Items from a data source:
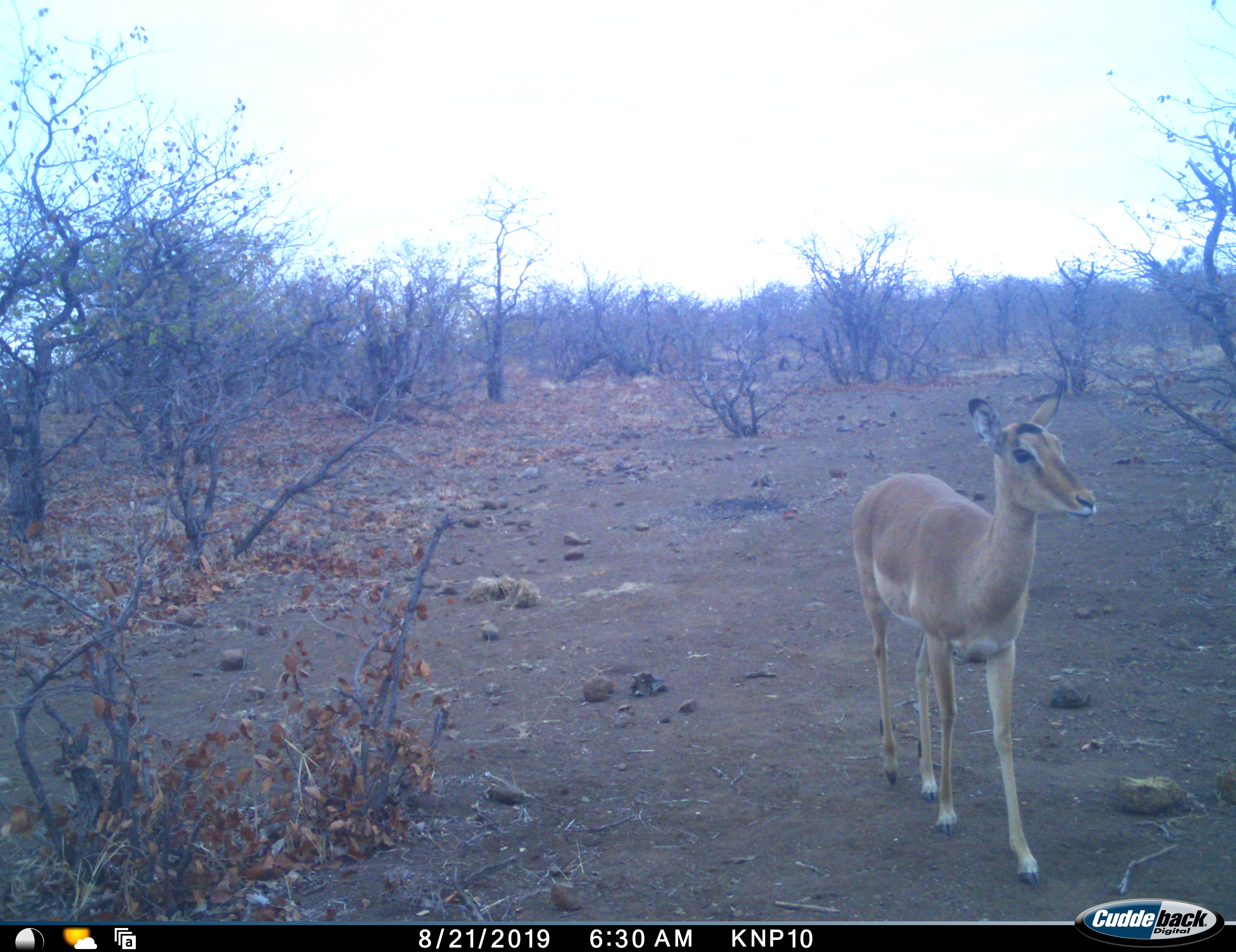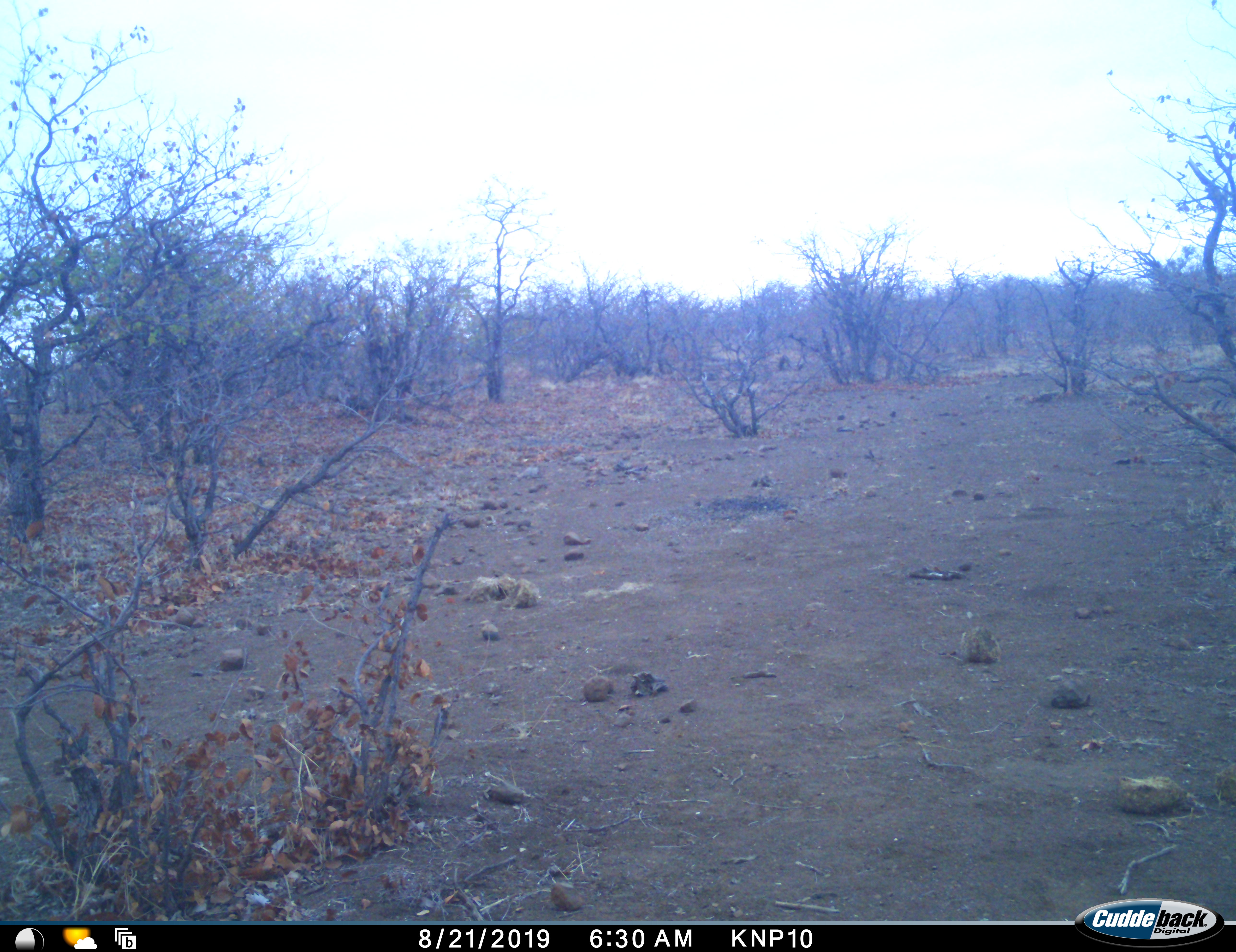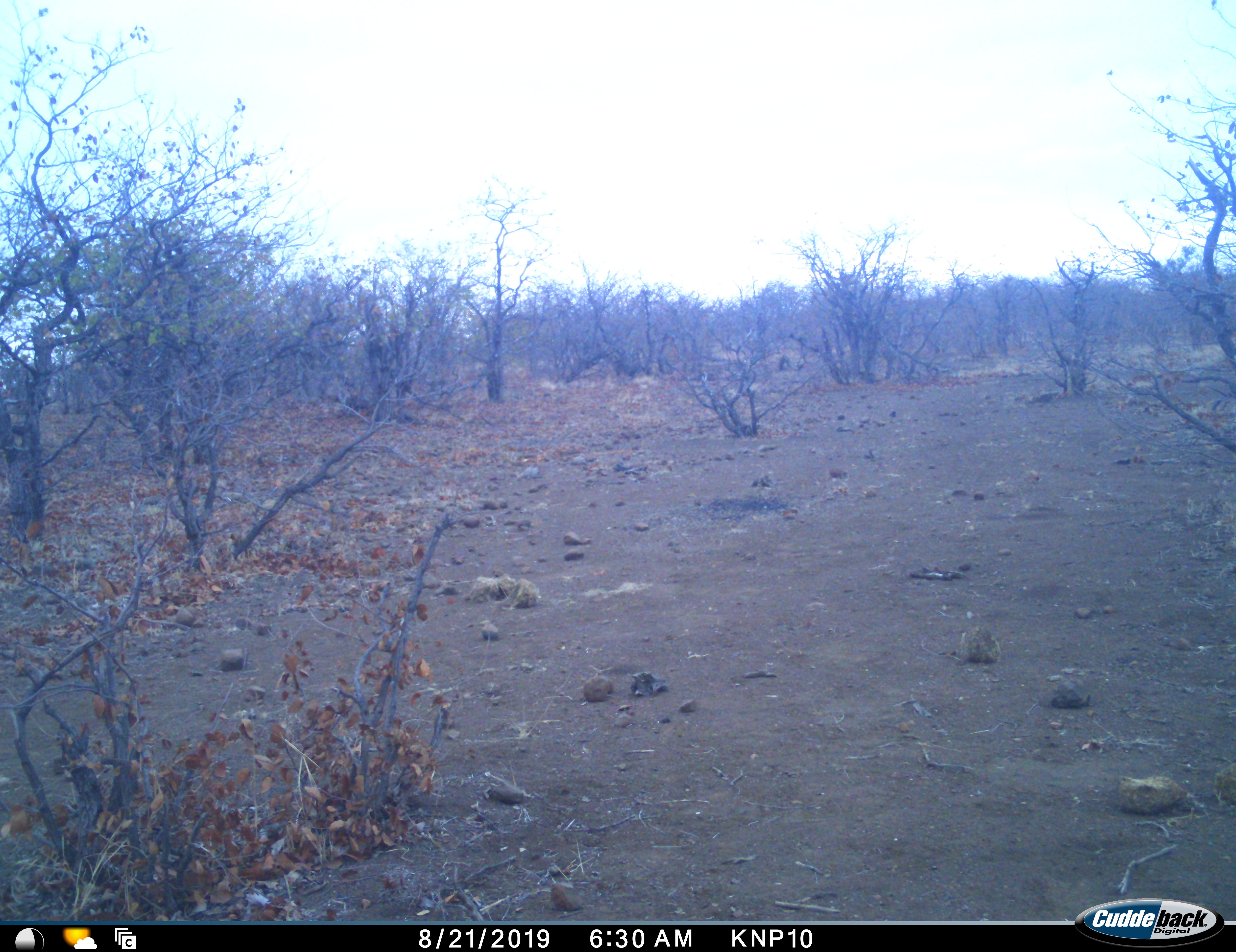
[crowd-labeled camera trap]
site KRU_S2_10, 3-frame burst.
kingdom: Animalia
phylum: Chordata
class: Mammalia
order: Artiodactyla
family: Bovidae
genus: Aepyceros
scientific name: Aepyceros melampus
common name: impala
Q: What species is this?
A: Impala (Aepyceros melampus).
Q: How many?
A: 1.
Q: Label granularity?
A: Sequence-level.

**What the exercise asks**
Write out all the entries word for word, but drop the pictures.

**Written reply**
[crowd-labeled camera trap]
site KRU_S2_10, 3-frame burst.
kingdom: Animalia
phylum: Chordata
class: Mammalia
order: Artiodactyla
family: Bovidae
genus: Aepyceros
scientific name: Aepyceros melampus
common name: impala
Q: What species is this?
A: Impala (Aepyceros melampus).
Q: How many?
A: 1.
Q: Label granularity?
A: Sequence-level.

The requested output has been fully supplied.